Sisters separated in Halabja attack meet 28 years later in bittersweet reunion

ERBIL, Kurdistan Region - For two sisters in the Kurdish town of Halabja, it was a bittersweet Wednesday this week: It was on this day 28 years ago that they were separated from each other and lost their parents to chemical bombs. And on the same day nearly three decades later they were reunited before a tearful crowd in their own hometown.

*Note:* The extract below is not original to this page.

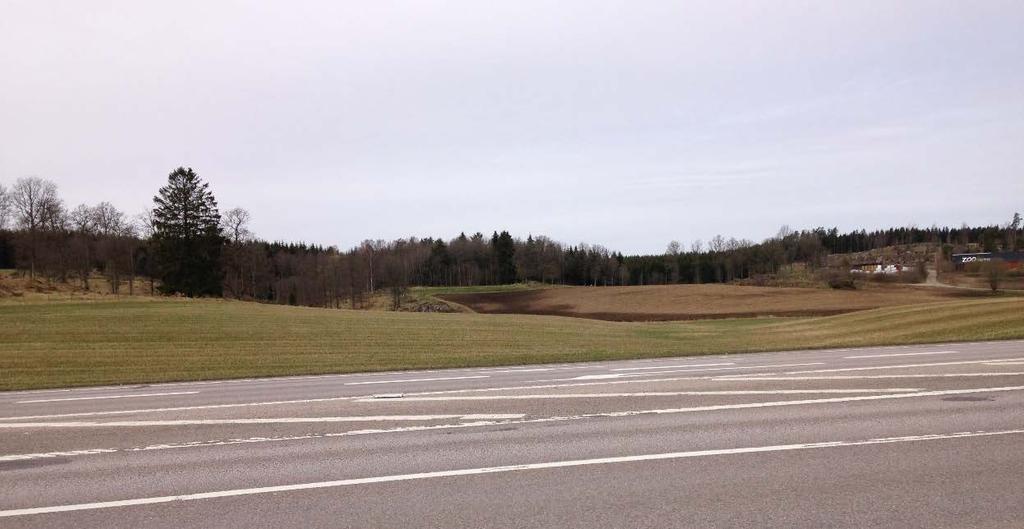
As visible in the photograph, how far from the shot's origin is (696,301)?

“I’ve never seen a happier day in my whole life,” Chiro Tayib, who met her sister after almost 30 years of separation, told Rudaw. “I don’t really know what to say. I feel like my whole family has returned.”

Chiro and her sister Chiya were separated from each other and the rest of their family on March 16, 1988, when the entire population of Halabja had to flee for their lives under bombs that killed some 5,000 civilians, including parents clutching their dead infants.

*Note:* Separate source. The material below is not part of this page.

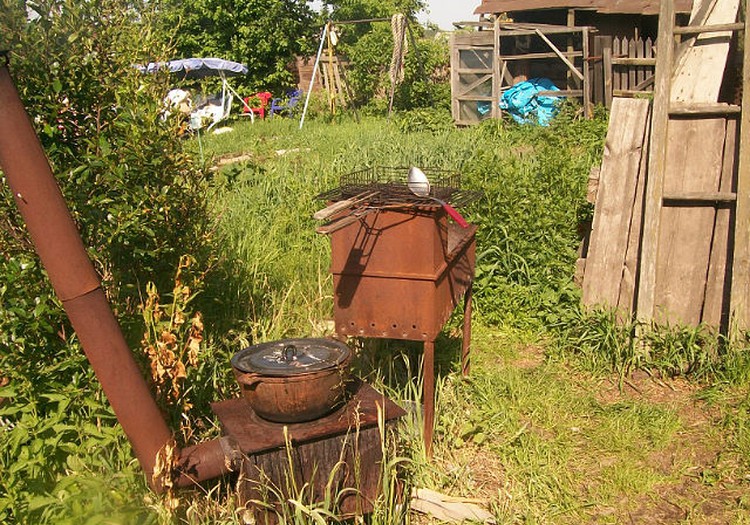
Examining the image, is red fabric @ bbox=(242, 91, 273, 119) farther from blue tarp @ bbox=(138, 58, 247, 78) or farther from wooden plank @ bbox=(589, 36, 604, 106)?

Chiro spent years wondering and crying secretly for her lost family, including her sister, whose fate she did not know.

When she was told by the town authorities recently that a woman had been found in the Iranian capital Tehran who could be her missing sister, Chiro still remained doubtful. She didn’t want to raise her hopes.

“I was only worried that she might not be my sister,” she said, sitting next to Chiya, holding hands and surrounded by relatives who had come from far and wide for the happy occasion. “But now, as we are holding hands, I have decided not to cry ever again.”

Chiya, the missing sister was a year-old toddler when she was separated from her parents on the day they ran to the mountains with thousands of others, harassed by fighter jets from above and navigating their way through dead bodies and mud roads.

She was picked up by someone along the way and behind the borders an Iranian family adopted her.

The Halabja Chemical Victims Society eventually found her through searches for many other missing children like her across Iran. DNA tests proved her family was in Halabja and she was reunited in a tearful ceremony with her sister Chiro on the anniversary of the day she disappeared.

“I was extremely happy when I heard that I had a sister and she was still alive,” she told Rudaw in Farsi, as one of her relatives translated into Kurdish.  “I am very happy today. I feel that she is not only a sister but that I am also holding my mother’s hand.”

On that spring day in March 1988, 5,000 people were killed and many others sustained chronic diseases. Many children like Chiya went missing and the town authorities still search for them through a database containing family and DNA information.

In the last seven years Chiya is the third person to be located in Iran and reunited with their family.

Five members of their family were killed by the chemical bombs: the two sisters lived on both sides of the Iran-Kurdistan border for years. 

Some days they hoped they would see each other again. Other times they gave up hope.

The happy day finally happened and they were reunited. 

“This spring is mine, this Newroz is mine. I am very happy,” Chiro said, still holding the hands of her returned sister and a family album. “Now I feel my father and mother have come back alive.”

Chiro said that she never enjoyed any happy occasion in the past 28 years. She was alone and didn’t know who to share her feelings with.

“Now my real happiness starts,” she said, trying to fight back her tears. “I even made a feast on the morning I was going to see my sister again for the first time after so many years.”

The day Chiro was told her sister had been found she couldn’t and didn’t want to believe it. “I lived in worry.  I feared that at the last minute they might tell me Chiya belongs to one of the other families.”

Chiya also lived her life waiting behind the border in Iran.